**Page extract:**
•••

Saturday, November 4, 2017

DIY: Soy Wax Candles

Candles are a great craft for Autumn. They're an awesome option for a handmade holiday gift. They're also fun to burn during winter months, and they look lovely as table decorations during Thanksgiving dinner! Soy wax candles are relatively quick to make, and inexpensive.




collage has everything you need to get started making candles. We carry a variety of glassware that is suitable for soy wax candles. We also carry a variety of wick sizes. And, in addition to soy wax, collage also carries beeswax for your candle making needs. We often get questions about candlemaking at collage: how to add scents, what's the difference between different waxes, and more. We thought we would devote a post to help with all of these great questions! 

Click the jump below to read more!


Supplies:
* Microwave
* 1 lb bag of soy wax
* Glass jar: we used these cute, mason lidded jars which come in a couple different sizes. We used the small, 200 mL size
* Wick, medium size, #2/0 (The wick collage sells is a square braid, cotton wick.) 
* Wick tab
* Glue dots
* 2 toothpicks and a rubberband


Steps: 
1. Gather supplies. (Not pictured in above photo: wick tabs, microwave, and newspaper)
2. Prepare your work surface (you'll want to lay down old newspapers or papers, because inevitably you will spill some wax somewhere). And prepare your candles: cut your wick down, so that it is just longer than the height of your jar. We cut the wick down to 4 inches. Insert the wick into the wick tab, and squeeze on the part of the wick tab that protrudes, so that the metal pinches the wick.
3. Place a glue dot on the bottom of the wick tab, and stick it to roughly the center point inside the jar.
4. Create wick holders out of toothpicks or craft picks, placing two together, and wrapping a rubber band around one end. Use this to clamp the wick taut, and hold it in the center. This holder will rest on the rim of your jar.  (You can also rest a long skewer or dowel on the jar, and tape the wick to this, or wrap the wick around it.) You're done with prep work of the jars–if you're making more than one candle, prepare the candles all at once.
5. Melt your wax. We used the microwave. We poured in about 16 oz of dry soy wax into a glass jar, and melted it in the microwave at 20 second intervals, on the regular setting. It took about 90 seconds to get all of the wax melted. You may be surprised how much the wax melts down: our 16 oz dry soy wax was just a perfect amount to fill our 8-ish oz jars when the wax was melted. Note: the jar will be very hot when you take it out of the microwave: you'll want to use an oven mitt.

•••

**Supplied entries:**
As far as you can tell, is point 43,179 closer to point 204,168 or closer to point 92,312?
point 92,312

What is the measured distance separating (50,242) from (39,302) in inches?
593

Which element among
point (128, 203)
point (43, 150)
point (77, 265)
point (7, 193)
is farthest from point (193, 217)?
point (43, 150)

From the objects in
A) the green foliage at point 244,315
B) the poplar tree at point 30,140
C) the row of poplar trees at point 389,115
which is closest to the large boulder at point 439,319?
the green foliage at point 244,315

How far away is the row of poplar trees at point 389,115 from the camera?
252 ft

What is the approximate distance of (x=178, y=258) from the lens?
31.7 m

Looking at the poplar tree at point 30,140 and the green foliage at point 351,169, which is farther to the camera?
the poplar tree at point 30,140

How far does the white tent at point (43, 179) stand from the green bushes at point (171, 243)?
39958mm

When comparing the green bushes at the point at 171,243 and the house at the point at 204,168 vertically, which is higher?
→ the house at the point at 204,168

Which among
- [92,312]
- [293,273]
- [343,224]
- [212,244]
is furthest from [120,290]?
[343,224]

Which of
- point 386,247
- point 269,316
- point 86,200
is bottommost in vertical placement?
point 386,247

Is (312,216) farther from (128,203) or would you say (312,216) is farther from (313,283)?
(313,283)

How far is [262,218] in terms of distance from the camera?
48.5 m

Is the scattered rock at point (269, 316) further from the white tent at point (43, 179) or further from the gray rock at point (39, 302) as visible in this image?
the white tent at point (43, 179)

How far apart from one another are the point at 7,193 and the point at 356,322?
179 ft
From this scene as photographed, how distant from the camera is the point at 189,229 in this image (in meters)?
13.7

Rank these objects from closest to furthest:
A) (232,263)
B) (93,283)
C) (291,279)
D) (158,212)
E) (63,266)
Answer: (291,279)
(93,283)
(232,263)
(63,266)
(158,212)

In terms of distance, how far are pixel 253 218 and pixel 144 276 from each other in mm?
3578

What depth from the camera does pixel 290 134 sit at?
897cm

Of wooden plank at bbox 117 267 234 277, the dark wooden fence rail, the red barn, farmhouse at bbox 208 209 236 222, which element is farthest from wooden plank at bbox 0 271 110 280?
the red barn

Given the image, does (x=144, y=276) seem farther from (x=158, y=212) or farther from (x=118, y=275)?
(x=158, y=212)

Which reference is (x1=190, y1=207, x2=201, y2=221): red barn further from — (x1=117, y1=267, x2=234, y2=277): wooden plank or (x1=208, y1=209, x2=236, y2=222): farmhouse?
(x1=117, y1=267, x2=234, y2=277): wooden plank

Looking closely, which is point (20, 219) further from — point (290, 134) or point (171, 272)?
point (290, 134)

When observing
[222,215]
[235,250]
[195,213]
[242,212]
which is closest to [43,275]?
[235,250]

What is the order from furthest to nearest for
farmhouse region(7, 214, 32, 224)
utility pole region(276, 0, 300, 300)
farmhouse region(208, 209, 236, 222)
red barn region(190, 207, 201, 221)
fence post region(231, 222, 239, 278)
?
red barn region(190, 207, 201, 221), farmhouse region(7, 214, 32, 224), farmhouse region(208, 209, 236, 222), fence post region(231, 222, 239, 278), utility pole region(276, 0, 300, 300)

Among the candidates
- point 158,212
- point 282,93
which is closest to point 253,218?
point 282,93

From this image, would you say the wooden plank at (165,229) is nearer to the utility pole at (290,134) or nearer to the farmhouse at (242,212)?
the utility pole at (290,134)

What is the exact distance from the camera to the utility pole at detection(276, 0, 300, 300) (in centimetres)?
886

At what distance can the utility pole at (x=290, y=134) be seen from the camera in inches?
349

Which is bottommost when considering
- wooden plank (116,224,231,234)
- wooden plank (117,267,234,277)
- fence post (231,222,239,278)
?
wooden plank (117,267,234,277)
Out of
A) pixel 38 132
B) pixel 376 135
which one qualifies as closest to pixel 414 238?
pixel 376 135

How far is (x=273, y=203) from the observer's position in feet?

•••

Please explain in one to three sentences why the candle post says to lay down old newspapers or papers when preparing the work surface. The entries above are separate material and stand apart from the candle post.

The post says to cover the work surface with old newspapers or papers because you will inevitably spill some wax somewhere.